(Selected extract):
::::::

|
Tuesday, December 28, 2004
Nening’s hope for the New Year By Leticia Suarez-Orendain Community Force
The property is yet to be paid, the materials for the house are yet in a list, but already Esterlina “Nening” Bermudo is planning the areas of her house-to-be. It is her hope for a better life.
Nening, 47, articulates this hope. “Ako gyod ang mo-design. Himoan nako’g lugar ang akong special child (i.e. Benna Marie, 13) nga komportable siya. Naay play area. Naa sa sulod ang C.R. Naa koy prayer room, kwarto ug sala.”
Pagsabungan, Mandaue is Nening’s future address. Named after a national pastime, sabong or cockfight, the property will offer more than amusement for the 47-year-old woman.
It is her opportunity to start the New Year in a place where she hopes to plant vegetables and herbs in the backyard, and flowers in the front yard.
With her 40 square meters of hope (the size of the property), she is determined to make her plans stay afloat even in the sea of squalor in her present home in Sitio Tambis at the Umapad dumpsite in Mandaue city.
Nening is one of the 150 beneficiaries of the land acquisition project of People Who Care Foundation, Inc. (PWCFI).
The non-government organization (NGO) has been helping transform the residents at the dumpsite with its assistance program, such as day care/non-formal education, values formation (such as Bible studies), family counseling, skills training, dry-run of livelihood project and actual livelihood project.

::::::

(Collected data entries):

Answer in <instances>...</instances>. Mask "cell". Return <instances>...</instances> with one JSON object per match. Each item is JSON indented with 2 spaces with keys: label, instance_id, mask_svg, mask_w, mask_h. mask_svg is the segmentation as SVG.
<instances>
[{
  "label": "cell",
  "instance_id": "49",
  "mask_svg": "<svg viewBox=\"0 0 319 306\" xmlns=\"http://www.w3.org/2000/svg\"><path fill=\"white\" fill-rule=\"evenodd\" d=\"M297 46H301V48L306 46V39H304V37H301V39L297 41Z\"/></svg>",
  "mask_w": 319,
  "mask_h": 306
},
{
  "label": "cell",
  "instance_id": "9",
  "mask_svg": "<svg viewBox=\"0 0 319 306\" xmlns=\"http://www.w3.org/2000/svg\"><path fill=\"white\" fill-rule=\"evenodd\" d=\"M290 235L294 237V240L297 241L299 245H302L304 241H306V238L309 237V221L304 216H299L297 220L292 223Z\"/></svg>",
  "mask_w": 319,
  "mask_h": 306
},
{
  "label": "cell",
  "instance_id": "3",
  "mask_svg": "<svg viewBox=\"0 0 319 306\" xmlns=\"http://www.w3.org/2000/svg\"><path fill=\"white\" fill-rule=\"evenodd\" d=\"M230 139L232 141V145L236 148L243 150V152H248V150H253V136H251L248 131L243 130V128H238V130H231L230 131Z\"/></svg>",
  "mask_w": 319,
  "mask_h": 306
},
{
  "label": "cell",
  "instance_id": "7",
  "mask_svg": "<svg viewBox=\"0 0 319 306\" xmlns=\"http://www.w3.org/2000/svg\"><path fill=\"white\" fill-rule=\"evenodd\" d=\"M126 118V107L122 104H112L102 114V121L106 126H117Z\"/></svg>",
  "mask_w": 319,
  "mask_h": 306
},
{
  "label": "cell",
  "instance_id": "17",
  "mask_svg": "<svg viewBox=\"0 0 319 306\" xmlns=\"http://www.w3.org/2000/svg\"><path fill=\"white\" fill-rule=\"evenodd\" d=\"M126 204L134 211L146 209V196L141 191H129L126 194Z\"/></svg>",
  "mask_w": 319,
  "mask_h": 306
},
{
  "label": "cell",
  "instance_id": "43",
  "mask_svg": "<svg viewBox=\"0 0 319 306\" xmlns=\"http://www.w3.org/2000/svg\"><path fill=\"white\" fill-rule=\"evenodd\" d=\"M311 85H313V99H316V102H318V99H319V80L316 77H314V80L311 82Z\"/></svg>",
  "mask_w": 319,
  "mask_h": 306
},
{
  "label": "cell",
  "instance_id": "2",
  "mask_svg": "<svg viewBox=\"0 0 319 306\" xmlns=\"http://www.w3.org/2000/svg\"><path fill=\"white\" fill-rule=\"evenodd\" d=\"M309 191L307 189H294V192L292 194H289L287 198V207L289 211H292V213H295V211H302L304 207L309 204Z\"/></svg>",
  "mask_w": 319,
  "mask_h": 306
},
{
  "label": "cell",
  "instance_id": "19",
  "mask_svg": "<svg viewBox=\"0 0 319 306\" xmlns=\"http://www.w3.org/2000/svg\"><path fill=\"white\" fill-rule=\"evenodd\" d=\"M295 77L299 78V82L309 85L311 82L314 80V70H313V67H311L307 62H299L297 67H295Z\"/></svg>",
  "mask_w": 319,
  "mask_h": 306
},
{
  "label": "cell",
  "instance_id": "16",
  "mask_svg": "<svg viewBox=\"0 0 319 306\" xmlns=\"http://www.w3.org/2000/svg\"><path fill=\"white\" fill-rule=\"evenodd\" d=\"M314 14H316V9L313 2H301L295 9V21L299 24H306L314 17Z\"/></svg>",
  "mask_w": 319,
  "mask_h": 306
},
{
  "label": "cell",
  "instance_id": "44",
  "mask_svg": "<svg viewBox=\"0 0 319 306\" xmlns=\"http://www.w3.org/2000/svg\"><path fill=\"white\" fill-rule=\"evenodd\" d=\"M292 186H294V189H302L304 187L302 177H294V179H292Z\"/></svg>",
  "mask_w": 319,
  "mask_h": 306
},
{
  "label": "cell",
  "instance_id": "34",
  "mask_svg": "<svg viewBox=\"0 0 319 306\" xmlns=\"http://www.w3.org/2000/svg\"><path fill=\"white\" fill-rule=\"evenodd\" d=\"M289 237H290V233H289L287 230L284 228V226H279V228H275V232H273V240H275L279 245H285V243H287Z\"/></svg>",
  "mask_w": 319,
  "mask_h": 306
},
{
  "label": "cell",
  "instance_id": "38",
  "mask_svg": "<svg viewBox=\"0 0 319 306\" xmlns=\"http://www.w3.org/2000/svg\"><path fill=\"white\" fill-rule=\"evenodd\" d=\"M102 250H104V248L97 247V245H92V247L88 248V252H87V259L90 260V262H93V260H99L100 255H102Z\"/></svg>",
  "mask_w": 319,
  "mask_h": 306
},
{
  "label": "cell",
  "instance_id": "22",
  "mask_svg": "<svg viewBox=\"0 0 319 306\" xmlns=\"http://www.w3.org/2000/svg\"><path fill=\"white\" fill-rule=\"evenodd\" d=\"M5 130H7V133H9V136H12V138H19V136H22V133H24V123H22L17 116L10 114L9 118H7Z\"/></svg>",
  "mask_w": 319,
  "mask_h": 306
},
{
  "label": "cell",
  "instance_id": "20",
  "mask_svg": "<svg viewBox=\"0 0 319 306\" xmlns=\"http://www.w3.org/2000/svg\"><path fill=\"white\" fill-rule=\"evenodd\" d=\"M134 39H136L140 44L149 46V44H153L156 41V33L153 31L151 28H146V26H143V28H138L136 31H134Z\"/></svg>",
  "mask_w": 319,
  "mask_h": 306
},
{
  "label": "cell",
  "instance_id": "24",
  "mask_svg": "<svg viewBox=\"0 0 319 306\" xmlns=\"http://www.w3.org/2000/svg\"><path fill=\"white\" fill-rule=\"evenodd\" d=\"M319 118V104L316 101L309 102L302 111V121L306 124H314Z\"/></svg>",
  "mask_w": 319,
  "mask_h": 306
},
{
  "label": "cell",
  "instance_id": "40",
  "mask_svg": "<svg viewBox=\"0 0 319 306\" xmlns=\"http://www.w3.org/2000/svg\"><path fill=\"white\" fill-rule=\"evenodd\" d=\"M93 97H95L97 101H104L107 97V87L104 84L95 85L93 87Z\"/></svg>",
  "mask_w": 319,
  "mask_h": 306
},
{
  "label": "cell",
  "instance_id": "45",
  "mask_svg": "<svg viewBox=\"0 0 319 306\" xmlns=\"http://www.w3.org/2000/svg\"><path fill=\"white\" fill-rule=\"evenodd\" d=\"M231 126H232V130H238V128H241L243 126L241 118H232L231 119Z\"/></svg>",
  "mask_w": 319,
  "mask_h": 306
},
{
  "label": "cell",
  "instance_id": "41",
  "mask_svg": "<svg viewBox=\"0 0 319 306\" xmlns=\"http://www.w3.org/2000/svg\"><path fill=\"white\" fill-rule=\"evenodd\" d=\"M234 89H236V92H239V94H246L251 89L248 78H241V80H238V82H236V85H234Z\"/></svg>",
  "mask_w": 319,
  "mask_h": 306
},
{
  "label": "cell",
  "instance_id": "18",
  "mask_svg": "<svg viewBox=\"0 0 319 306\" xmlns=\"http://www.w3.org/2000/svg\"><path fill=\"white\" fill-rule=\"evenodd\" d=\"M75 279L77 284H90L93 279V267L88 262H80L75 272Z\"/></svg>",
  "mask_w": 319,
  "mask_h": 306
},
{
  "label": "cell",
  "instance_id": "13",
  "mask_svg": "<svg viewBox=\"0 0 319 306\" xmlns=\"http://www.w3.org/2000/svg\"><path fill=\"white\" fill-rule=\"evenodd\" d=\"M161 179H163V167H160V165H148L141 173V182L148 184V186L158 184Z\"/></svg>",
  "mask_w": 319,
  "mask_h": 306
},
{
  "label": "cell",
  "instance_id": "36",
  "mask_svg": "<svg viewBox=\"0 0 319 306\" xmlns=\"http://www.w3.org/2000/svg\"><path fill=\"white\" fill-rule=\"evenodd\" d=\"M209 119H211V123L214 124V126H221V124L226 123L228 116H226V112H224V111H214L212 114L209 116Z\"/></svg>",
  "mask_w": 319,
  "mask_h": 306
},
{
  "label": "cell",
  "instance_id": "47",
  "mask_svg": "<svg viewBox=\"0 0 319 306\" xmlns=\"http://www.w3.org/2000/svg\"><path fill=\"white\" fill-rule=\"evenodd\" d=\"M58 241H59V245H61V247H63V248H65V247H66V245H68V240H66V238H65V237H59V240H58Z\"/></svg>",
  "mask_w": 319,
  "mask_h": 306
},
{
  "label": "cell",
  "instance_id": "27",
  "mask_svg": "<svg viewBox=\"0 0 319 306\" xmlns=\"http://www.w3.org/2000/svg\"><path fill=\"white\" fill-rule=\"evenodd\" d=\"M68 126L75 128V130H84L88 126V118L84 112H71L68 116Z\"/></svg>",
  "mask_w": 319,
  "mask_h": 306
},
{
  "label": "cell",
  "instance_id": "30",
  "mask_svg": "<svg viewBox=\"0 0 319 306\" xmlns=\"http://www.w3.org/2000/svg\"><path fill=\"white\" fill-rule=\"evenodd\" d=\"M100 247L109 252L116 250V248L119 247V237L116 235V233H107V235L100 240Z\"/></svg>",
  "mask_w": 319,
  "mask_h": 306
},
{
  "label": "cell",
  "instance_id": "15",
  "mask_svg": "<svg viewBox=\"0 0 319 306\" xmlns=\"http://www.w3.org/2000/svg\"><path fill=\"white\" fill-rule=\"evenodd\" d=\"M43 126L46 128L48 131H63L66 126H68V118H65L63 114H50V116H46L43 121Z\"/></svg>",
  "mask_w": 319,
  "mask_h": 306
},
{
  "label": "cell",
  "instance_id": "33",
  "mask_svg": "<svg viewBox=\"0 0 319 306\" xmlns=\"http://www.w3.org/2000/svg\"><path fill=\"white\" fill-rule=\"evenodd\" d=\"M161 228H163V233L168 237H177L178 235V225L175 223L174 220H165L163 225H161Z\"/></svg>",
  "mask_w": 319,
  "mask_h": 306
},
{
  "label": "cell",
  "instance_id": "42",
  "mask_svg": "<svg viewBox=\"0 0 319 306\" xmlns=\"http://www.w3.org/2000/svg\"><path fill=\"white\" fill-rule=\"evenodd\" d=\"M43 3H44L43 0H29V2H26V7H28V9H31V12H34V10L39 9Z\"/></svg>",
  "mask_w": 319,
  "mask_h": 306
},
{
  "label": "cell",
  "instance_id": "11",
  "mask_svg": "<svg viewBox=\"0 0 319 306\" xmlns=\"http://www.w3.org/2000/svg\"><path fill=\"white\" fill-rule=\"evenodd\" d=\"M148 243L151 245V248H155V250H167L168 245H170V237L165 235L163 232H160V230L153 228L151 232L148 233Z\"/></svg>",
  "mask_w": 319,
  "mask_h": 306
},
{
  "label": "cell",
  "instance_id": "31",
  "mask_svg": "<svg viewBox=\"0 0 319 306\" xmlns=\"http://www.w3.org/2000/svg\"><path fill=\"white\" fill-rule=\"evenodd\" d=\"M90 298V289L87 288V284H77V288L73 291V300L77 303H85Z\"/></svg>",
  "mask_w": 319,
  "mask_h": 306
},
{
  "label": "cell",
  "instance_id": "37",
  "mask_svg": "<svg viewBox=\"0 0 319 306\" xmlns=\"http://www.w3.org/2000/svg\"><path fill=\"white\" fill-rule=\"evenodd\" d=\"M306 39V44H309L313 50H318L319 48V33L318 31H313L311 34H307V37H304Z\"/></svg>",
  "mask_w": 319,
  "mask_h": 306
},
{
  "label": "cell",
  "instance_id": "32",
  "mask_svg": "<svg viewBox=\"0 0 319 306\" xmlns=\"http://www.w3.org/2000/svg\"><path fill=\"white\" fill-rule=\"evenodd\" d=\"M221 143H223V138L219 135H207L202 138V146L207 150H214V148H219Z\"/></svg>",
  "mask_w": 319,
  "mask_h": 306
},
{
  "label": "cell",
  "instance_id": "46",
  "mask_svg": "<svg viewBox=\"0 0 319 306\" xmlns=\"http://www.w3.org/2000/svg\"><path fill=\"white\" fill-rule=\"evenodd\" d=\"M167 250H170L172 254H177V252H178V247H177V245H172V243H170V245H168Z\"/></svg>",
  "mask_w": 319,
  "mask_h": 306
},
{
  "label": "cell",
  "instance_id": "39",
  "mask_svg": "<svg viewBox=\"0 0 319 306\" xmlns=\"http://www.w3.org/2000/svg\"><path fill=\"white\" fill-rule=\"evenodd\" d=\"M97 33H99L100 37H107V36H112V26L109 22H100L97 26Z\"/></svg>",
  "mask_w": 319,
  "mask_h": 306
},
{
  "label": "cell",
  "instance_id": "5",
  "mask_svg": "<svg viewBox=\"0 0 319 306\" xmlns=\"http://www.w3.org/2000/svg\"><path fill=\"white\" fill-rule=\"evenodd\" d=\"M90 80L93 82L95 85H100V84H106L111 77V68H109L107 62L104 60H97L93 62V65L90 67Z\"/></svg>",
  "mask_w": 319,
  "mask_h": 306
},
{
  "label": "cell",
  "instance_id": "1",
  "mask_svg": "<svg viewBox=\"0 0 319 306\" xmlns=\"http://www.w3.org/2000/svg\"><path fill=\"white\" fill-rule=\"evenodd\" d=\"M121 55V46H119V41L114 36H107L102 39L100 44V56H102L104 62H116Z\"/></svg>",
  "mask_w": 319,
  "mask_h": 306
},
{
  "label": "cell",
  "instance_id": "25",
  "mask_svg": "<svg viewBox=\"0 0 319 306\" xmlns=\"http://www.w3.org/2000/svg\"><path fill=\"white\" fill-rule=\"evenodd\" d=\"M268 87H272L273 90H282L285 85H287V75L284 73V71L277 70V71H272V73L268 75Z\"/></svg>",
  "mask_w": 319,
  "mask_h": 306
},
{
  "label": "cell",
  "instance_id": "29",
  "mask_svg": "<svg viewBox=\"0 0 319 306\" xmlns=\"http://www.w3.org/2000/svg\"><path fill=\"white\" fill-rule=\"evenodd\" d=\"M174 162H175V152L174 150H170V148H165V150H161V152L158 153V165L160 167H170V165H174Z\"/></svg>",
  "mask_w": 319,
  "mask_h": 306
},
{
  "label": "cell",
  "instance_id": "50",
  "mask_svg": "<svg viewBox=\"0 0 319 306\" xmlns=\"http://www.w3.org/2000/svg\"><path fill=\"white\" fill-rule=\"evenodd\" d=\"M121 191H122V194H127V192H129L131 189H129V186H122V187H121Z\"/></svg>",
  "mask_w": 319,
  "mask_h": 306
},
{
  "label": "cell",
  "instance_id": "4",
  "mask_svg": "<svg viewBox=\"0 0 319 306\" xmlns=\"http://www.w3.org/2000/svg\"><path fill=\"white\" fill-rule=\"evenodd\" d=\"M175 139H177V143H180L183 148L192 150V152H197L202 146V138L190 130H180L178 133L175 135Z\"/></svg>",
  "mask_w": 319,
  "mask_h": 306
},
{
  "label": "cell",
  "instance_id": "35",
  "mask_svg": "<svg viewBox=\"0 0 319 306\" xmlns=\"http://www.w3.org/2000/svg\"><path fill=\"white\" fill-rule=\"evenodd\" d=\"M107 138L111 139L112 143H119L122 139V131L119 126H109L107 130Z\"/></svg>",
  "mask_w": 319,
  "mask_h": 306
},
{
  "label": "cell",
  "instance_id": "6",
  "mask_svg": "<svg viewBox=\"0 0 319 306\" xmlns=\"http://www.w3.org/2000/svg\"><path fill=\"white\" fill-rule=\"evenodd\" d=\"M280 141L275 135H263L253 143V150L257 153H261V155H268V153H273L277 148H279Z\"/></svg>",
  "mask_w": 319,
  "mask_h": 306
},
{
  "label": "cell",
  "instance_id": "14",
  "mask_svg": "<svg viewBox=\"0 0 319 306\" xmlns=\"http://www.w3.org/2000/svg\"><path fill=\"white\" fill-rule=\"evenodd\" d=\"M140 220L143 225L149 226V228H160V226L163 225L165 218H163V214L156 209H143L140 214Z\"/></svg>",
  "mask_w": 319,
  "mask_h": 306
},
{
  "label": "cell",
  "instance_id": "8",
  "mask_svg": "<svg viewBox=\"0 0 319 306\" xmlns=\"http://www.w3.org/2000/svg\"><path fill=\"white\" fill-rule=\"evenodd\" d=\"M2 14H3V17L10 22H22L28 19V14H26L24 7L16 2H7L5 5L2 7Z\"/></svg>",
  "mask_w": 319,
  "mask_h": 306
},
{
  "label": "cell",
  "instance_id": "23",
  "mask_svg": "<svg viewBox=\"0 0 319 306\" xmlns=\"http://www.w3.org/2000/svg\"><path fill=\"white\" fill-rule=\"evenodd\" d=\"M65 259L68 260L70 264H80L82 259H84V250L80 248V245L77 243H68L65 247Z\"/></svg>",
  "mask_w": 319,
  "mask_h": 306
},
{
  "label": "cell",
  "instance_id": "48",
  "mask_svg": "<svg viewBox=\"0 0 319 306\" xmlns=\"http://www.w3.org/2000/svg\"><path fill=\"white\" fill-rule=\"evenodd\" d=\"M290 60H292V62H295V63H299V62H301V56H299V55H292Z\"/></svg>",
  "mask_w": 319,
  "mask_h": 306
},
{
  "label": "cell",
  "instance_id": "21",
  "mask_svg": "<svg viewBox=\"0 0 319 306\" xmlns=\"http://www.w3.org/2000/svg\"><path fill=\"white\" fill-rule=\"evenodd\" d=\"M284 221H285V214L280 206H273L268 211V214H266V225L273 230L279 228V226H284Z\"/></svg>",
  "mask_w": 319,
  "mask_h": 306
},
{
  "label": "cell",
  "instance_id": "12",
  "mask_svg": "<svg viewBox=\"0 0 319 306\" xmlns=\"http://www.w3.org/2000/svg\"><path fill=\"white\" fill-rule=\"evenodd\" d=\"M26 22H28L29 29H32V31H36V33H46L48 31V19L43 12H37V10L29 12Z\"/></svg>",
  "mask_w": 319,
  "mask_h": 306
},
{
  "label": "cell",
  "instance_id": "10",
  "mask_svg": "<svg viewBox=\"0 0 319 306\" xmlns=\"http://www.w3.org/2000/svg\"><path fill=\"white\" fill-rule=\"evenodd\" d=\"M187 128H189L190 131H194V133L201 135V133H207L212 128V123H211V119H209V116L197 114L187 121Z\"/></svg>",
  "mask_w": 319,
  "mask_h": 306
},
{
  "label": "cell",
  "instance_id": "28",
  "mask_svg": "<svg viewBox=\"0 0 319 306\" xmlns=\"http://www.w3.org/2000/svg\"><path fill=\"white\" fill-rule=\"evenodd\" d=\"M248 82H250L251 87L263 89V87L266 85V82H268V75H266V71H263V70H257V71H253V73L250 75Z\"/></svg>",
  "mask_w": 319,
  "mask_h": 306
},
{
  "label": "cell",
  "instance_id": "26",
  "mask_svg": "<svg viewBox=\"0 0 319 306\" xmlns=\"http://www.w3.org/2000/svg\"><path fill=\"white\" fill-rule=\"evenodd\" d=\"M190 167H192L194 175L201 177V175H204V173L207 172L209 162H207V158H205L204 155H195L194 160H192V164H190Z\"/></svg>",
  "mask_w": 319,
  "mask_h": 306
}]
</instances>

::::::

(Task set):
A - Could you update the part of the article about Nening's hope for a new home that opens with the words "Pagsabungan, Mandaue is" and closes with "the 47-year-old woman.", putting "popular pastime" in place of "national pastime"?
B - Can you take the article about Nening's hope for a new home further from where it stops?

(Answers for this exercise):
A -
Pagsabungan, Mandaue is Nening’s future address. Named after a popular pastime, sabong or cockfight, the property will offer more than amusement for the 47-year-old woman.

B -
This new project aims to move the beneficiaries to a better place and to get them back to the mainstream of society.
In that desert in Umapad (few plants can grow in the acidic soil), where the demise of a scavenger hardly gets noticed, Nening lives, eats and works. She started living here, among hundreds of others, in 1997.
Life wasn’t always in the dumps. She and her husband, Benedicto, worked in a basket-making factory that exported the products. The situation turned bad, and they had to move on.
Benedicto suggested they go back to the good earth, to his piece of land in his hometown, Mahagnaw, Compostela, Cebu.
“Lisod gihapon ang panguma. Batuon ang yuta, layo sab sa ospital, mga
tindahan. Kahibalo ko mohimog rehydration solution para sa diarrhea kay na-train man ko. Kon naay magdaot sa pamilya o naay silingan magkinahanglan, akong tabangan. Pero lisod gyod.”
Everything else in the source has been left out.